Vem da Quarta Vara Federal de Campo Grande a última palavra em placebo jurídico para tratar problemas ambientais. Sua receita está na solução que o juiz Pedro Pereira dos Santos deu à ação ordinária 2006.60.00.001696-3. O número parece complicado. Mas a sentença é simples. Ela resolve, com poucas palavras, mais uma pendenga da Federação da Agricultura e Pecuária do Estado de Mato Grosso do Sul com o Parque Nacional da Serra da Bodoquena, sob o argumento de que, seis anos depois de decretá-lo, o governo não cumpriu o prazo, que ele mesmo se concedera, para desapropriar as fazendas engolidas pela reserva.
Quer dizer que ele caducou? Sem dúvida, diz o juiz. “O decreto que declarou como de utilidade pública as terras destinadas à criação do Parque Nacional da Serra da Bodoquena foi publicado em 22 de setembro de 2000”. Ele argumenta. Logo, “a partir de então, começou a contar o lapso temporal de cinco anos para conclusão da desapropriação”. Em 2007, está mais do que evidente “a caducidade do decreto”.
Intime-se e cumpra-se
Portanto, os fazendeiros não poderiam continuar sujeitos a “restrições na exploração de suas propriedades, por força da declaração de utilidade pública”. E Santos deferiu-lhes o pedido para que “os órgãos públicos de fiscalização” examinem, dentro do parque, “projetos de exploração” dos recursos naturais.
A decisão saiu em fevereiro. Mas, como no Brasil inteiro este ano está custando a começar, só agora se alastrou pelos arredores da Bodoquena, com o boato de que o parque, antes mesmo de funcionar, acabou, liquidado por ordem judicial, com os “intime-se” e “cumpra-se” a que tem direito. Em outras palavras, a serra estaria devolvida não só aos pecuaristas, como a madeireiras, que passam na motosserra até as árvores da reserva indígena de Kadiwéu.
Mas essa é daquelas notícias que, quando aprendem a andar com as próprias pernas, vão longe. E o Ibama resolveu esta semana solicitar ao juiz que esclareça o sentido de sua decisão. Senão, dará um trabalho danado explicar aos interessados, em campo, que ele não disse o que os fazendeiros gostariam de ouvir.
Não foi o decreto de criação do parque que ele revogou. Nem poderia. Por sorte, dada a lerdeza com que essas providências se materializam no Brasil, qualquer parque nacional, uma vez decretado, só acaba se o seu atestado de óbito for lavrado em nova lei.
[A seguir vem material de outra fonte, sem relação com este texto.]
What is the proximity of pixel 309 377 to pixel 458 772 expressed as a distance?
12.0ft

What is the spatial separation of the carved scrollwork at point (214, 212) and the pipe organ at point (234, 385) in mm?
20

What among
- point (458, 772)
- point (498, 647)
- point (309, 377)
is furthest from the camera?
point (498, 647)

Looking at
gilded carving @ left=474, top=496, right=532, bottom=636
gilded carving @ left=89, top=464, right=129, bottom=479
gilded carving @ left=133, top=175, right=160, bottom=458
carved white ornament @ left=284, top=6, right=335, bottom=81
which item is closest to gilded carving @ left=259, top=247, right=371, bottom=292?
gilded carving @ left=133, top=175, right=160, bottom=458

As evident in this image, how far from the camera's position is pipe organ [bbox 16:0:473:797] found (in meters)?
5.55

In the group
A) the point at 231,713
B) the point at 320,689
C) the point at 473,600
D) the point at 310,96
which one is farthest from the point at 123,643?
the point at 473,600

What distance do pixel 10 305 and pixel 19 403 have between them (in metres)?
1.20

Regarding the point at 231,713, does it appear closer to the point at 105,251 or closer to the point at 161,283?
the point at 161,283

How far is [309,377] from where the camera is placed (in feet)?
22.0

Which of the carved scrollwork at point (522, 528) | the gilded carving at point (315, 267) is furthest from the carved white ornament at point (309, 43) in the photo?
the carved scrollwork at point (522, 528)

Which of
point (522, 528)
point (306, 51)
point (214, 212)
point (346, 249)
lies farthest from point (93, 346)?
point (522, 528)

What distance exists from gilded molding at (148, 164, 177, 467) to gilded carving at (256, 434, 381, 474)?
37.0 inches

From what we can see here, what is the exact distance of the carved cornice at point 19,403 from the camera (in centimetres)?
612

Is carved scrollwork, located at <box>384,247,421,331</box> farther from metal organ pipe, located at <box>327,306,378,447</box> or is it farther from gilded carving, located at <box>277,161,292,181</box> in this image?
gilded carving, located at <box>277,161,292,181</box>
Caiu, com a sentença, exclusivamente o prazo para desapropriação – que, por sinal, caído estava e caído ficou. Fora derrubado, há muito tempo, pela ordem natural das coisas, que faz todos os prazos de cinco anos vencerem, por larga margem, seis anos depois. Vencê-los, diga-se de passagem, é tradição na história dos parques nacionais no Brasil. Se dependesse da pontualidade dos processos de regularização fundiária, não sobraria nem o parque de Itatiaia, o primeiro do país. Ele se prepara para comemorar, em junho, 70 anos. E sua desapropriação ainda não começou.
A primeira parte da sentença não passa de música aos ouvidos dos proprietários rurais na Bodoquena. Soa bem. Mas não muda os acontecimentos. A segunda é mais prática. Determina que os “órgãos públicos” – leia-se Ibama – examinem projetos de exploração nas fazendas. Ou seja, quem tiver uma proposta para extrair madeira de suas terras, pode encaminhar o pedido às autoridades competentes. E elas, depois de examiná-los, pode indeferi-los, mesmo porque a atividade madeireira na Bodoquena, com ou sem parque, está vedada pela Lei 11.428, de dezembro passado, que protege a vegetação nativa da mata atlântica. Quem quiser pedir licença, que peça. Mas se prepare para ouvir “não”.
Resta saber se o juiz conseguiu essa proeza por habilidade ou por acaso. Deu à federação o que era da federação, e ao parque, o que era do parque. Pode ter provocado, pela ambigüidade, uma certa confusão na serra que alimenta de rios cristalinos o turismo de Bonito, mas isso, no Brasil, é o de menos. Do jeito que o país anda confuso, não fazer nada com todo o rigor é lucro. A sentença deveria ser ensinada nos cursos de Direito.